JustinW, on 28 December 2011 - 07:05 PM, said:
Hello Phi, I was reading through here and wondered what policies affect other countries? And I'm willing to bet that it would either have to do with money or military. Both would have to be taken into great concideration as to our position of strength and stability.
And forgive me for asking this in two different threads. It was touched on in both. What is it about our constitution that needs to be updated? Or what goals need to be redirected? I keep hearing this but no one ever says why.
It may not be that we need changes to our Constitution. As I said before, we may just need to redefine our goals with regards to what's already in the Constitution.
I'm not really all that qualified to talk about military matters. Personally, I think there is a huge conflict of interest in the way we acquire our weapons, but I also acknowledge that there is still a need to defend ourselves. I think the military is used to further the interests of certain business sectors, and I disagree with that use vehemently. I think if you remove the conflicts of interest, you might find that conflicts as a whole will decrease as well.
Money, though, that's a different matter. The US economy is so huge that it can't help but affect the rest of the world.

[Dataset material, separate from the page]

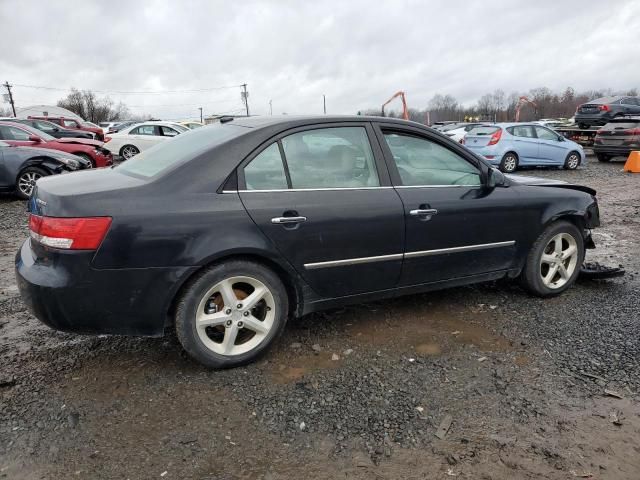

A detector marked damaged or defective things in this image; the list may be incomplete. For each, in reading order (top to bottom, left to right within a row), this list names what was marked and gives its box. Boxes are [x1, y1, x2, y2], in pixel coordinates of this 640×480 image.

crumpled hood [508, 173, 596, 196]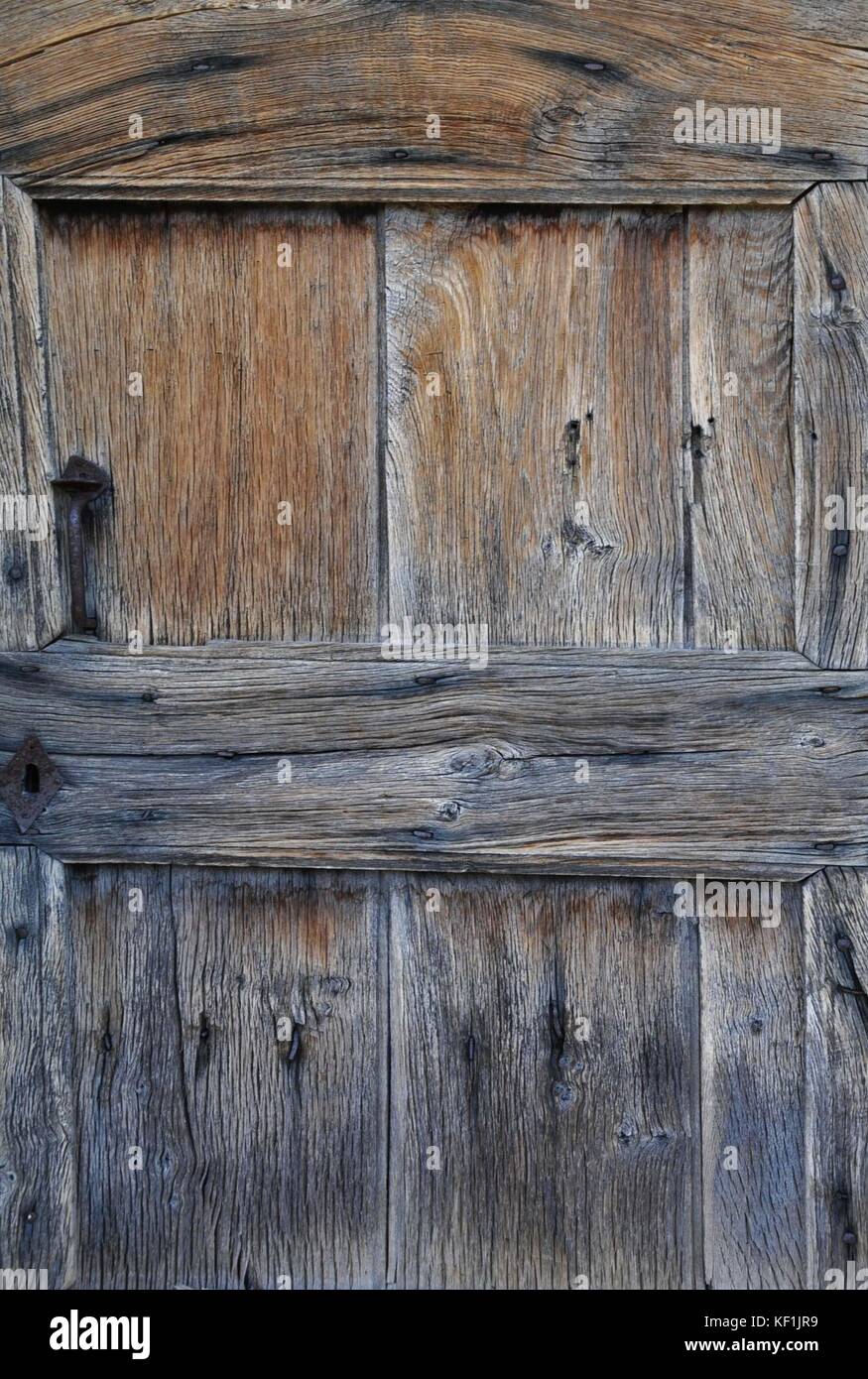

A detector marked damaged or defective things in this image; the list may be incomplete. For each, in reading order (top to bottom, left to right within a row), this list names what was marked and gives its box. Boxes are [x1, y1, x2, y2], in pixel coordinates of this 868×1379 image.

Foreign aid, as an example, affects other countries tax rates and how they perceive us. While we currently give aid in order to help economies avoid needless poverty, much of our aid only affects a relatively small number of people in these countries, and does very little to reform policies that perpetuate the destitution.
Since the US started growing sugar after the Louisiana Purchase, we have imposed tariffs on foreign sugar and subsidized our own growers with a bizarre and labyrinthine program that is supposed to protect us from the volatility of the world's sugar markets. They have done so by keeping US sugar prices at the very top, higher than any other country (so we avoid the ups and downs by remaining constantly UP). A
Department of Commerce study shows that a 1-cent increase in US sugar prices adds between $250-300M to consumer food bills. The program itself, regardless of price hikes, costs the taxpayers more than $3B each year in handouts to growers who are already making 2-3 times world average for sugar production. Foreign quotas are set at the whim of those who control the programs, and we often put foreign growers out of business, then flood their markets with free food (with policies like Reagan's Quota Offset Program), which makes it almost impossible for the former foreign sugar growers to switch to other crops to eke out a living.
In other words, our policies are supposed to promote free enterprise and abolish poverty, yet they only promote our own businesses, impoverish foreign economies and only alleviate hunger for short amounts of time while forcing local foreign food growers out of business. We look like huge hypocrites to a good portion of the world, especially when our military gets involved in helping "the spread of democracy".